叶えないとお前がいつまでも駄々を捏ねるからだろう。お前の我がままなんて俺でなければ、三日で胃に穴が開いているぞ?

 

「だからウォールナットさん。海外は私が死ななくてよくなったらお願いします」

 

『……分かった。いつでも連絡をくれ。戸籍を偽装するくらいボクならワケない』

 

「言質、取ったからね?」

 

千束はマジで自分が殺されないようにするつもりか?まあ、俺もそっちの方が楽が出来ていいかもしれない。

さて、そろそろ高速に乗って空港まで行くか。俺がハンドルを切ろうとしたが、車がそれとはまったく逆方向に進んだ。

 

「あれ?高速は乗らない?」

 

『どうした?』

 

「いや、それはこっちが聞きたいよ」

 

『どうやら乗っ取られたようだ。ロボ太か……腕を上げたな』

 

「ちょいちょいちょい!どうするの!?」

 

不味いな。車のコントロールを完全に奪われた。キーを回そうとしてもエンジンが止まる様子は無い。このままだと海に突っ込むな。

 

『コントロールを奪うと同時に物理的に回線を切らないとどうにもならない』

 

「ルーターどこ!?」

 

『知らん。ボクの車じゃない』

 

おい、ルーターの位置くらい把握しておけ。それにしてもさっきから後ろをついて来る高性能ドローンが気になるな。ロボ太と言うハッカーのものか?あれが中継しているんだろうな。

 

「たきなは後ろのドローンをお願い。私が回線を切るから」

 

「分かりました!」

 

『取り戻すぞ。三……二……一。今だ!』

 

千束もドローンには気が付いていた。ウォールナットが車のコントロールを取り戻し、千束がルーターを破壊し、井ノ上がドローンを撃ち落した。いい腕をしている。
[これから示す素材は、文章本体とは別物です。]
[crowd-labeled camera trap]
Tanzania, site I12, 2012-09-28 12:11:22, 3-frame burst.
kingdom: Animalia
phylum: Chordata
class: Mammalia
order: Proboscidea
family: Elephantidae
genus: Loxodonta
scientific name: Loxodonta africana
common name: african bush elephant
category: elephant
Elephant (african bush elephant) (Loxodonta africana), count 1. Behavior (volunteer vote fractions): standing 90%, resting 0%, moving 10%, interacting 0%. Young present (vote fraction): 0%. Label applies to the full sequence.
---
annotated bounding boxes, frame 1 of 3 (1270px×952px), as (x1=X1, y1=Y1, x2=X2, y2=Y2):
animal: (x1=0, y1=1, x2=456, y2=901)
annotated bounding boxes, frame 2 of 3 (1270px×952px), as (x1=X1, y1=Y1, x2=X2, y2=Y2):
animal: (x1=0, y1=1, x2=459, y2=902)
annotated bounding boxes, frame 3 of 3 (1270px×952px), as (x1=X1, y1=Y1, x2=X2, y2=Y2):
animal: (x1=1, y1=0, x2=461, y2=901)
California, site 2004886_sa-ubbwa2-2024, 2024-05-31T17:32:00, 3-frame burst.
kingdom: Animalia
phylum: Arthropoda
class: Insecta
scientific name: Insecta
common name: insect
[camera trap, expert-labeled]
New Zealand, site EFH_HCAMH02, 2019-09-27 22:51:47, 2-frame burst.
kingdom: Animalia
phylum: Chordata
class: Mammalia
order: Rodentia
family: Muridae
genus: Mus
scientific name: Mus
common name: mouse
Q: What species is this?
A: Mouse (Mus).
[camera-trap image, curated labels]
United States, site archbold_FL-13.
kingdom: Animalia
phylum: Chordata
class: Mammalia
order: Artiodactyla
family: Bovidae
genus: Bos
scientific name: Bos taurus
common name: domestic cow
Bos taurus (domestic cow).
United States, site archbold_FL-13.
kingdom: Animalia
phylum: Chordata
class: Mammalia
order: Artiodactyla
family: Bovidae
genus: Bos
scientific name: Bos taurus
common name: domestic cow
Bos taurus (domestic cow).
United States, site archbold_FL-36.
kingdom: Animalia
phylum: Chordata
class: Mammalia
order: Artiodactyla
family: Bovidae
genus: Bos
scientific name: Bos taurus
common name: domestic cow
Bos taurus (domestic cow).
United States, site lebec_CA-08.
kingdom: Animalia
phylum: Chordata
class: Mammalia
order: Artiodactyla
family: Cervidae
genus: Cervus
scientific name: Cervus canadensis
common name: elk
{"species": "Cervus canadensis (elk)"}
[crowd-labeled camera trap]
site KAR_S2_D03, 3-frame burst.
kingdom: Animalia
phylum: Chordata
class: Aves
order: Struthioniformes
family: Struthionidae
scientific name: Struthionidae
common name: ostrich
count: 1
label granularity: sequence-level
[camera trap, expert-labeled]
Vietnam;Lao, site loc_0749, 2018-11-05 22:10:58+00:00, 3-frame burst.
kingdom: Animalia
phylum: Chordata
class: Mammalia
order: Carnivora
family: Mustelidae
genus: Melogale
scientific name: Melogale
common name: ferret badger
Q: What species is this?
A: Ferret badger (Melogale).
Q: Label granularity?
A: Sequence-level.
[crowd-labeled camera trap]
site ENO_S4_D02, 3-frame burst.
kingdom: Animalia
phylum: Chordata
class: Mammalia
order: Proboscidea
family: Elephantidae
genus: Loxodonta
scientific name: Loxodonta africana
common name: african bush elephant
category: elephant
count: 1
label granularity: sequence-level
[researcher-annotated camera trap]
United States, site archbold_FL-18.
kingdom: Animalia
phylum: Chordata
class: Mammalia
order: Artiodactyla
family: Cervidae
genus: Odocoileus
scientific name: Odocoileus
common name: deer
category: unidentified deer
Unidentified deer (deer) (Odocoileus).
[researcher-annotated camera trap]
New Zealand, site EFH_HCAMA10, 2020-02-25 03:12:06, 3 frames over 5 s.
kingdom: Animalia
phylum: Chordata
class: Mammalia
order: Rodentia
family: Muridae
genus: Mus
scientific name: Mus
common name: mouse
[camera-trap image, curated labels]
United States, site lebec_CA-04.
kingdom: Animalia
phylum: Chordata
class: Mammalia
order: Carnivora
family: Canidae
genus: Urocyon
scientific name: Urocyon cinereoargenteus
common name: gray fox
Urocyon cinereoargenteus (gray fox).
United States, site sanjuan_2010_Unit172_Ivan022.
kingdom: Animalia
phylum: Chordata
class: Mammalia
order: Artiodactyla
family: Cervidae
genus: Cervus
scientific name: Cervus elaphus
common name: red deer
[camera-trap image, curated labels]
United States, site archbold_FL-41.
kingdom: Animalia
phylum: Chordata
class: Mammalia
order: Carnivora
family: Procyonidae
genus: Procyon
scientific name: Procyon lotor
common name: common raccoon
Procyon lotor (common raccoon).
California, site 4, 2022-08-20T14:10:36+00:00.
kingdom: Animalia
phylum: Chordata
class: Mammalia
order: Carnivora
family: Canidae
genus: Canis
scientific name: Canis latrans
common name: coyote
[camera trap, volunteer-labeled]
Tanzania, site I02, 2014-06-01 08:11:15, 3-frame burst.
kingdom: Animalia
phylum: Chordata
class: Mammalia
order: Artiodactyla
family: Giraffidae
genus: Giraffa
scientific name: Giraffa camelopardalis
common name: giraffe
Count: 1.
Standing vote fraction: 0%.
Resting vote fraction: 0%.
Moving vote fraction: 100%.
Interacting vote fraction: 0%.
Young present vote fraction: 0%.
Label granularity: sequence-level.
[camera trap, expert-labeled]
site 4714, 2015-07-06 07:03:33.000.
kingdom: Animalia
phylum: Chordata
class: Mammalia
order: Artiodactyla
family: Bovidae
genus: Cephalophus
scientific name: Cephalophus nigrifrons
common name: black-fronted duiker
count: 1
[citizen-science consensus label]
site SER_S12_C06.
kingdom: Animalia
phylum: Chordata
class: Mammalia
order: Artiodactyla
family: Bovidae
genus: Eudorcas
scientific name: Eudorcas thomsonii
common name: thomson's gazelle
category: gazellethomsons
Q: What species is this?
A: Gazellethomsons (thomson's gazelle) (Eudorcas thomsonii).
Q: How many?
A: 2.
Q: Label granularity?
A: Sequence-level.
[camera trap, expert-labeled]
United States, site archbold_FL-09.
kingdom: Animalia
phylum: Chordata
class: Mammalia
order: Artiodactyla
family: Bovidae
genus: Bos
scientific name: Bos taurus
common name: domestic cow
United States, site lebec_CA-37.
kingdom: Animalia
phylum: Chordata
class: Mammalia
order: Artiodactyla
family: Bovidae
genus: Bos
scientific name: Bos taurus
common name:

俺はコントロールが戻った車にブレーキを踏み、ハンドルを切って車体を横にして海に落ちないようにした。ギリギリだったぞ。

それにしても俺のドライブテクニックも中々捨てたものではないな。

 

「みんな、ゆっくり外に出よう」

 

井ノ上が出て、俺が続いて荷物が出て千束が出た所で車は海に落ちた。たった数分のドライブ、お疲れ様。

俺たちは近くの潰れたスーパーに身を隠した。もう近くまで殺し屋たちが迫っていた。